Bijan fed me my typical lunch salad (something a rabbit could appreciate) while we talked through a bunch of things that we have both been thinking about.  I strongly believe that you can be an effective early stage investor without being located physically next to your companies (I’ve always been a national investor) and Spark’s portfolio distribution (mostly outside of Massachusetts) is consistent with this.  We are both fascinated with Twitter (that’s how we connected for this lunch – he saw last night that I had Twittered that I was in Boston) although in a “here’s what we’d really benefit from” sort of way.  APIs and semantic information came up.  We wondered where Lotus had gone (and if Google is going to be the new Lotus for Cambridge).  We whined a little that the MyBlogLog guys sold to Yahoo instead of doing a deal with us and Fred.  We talked about where Lijit is going and why his “Sophia problem” will be solved soon.  And – a couple of other top secret private no-bloggable things. 

Bijan – thanks for lunch and the hospitality – the Diet A&P was great and it was a trip to hang out on the 8th floor of 137 Newbury Street after 20 years.

  • http://www.pepper.com Len Kawell

    If you’re wondering “where Lotus went”, it diffused throughout the industry.

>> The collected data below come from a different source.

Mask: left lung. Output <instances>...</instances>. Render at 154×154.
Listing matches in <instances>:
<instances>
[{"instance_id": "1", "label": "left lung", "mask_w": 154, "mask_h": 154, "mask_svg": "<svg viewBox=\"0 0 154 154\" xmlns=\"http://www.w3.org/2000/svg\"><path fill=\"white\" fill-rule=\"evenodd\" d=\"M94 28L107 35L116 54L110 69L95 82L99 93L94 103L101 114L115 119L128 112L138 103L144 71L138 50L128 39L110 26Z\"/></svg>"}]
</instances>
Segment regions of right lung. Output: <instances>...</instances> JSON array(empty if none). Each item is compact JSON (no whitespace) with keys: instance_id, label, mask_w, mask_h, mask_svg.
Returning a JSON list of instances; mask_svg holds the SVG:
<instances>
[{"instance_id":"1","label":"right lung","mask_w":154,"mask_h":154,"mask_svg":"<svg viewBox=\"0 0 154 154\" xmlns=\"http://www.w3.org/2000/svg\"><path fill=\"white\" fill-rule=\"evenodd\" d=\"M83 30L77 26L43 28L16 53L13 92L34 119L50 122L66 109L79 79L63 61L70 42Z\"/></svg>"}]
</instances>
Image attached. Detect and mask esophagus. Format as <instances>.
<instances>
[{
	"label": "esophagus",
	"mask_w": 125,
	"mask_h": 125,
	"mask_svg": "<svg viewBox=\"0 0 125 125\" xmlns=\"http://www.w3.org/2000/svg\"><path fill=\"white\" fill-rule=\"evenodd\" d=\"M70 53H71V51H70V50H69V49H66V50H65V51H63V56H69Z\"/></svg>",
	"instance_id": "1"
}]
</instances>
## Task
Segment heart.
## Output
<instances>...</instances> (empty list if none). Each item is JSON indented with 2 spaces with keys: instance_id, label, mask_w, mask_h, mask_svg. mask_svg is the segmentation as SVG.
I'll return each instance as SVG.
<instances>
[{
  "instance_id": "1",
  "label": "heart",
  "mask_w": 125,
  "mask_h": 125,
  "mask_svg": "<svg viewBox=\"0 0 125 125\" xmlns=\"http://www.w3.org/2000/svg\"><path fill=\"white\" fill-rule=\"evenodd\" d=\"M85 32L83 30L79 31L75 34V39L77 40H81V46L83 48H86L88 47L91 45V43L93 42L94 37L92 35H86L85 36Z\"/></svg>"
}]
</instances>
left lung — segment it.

Last night about 600 ex-Loti had a 25th Anniversary Party at the Hyatt in Cambridge and it was an amazing celebration of an amazing company. Lotus as a company doesn’t exist any more (swallowed up by IBM), but the ideals and visions of all of us have been driving new tech companies in New England and the rest of country for over 20 years. I could have spent a week or more catching up with everyone I knew from the wonder years at Lotus.

    Is Google going to be the new Lotus for Cambridge? It may provide an incubator for wonderful new technologies, but it has a tough act to follow to create an organization that leads and influences a generation of socially aware leaders like Lotus did.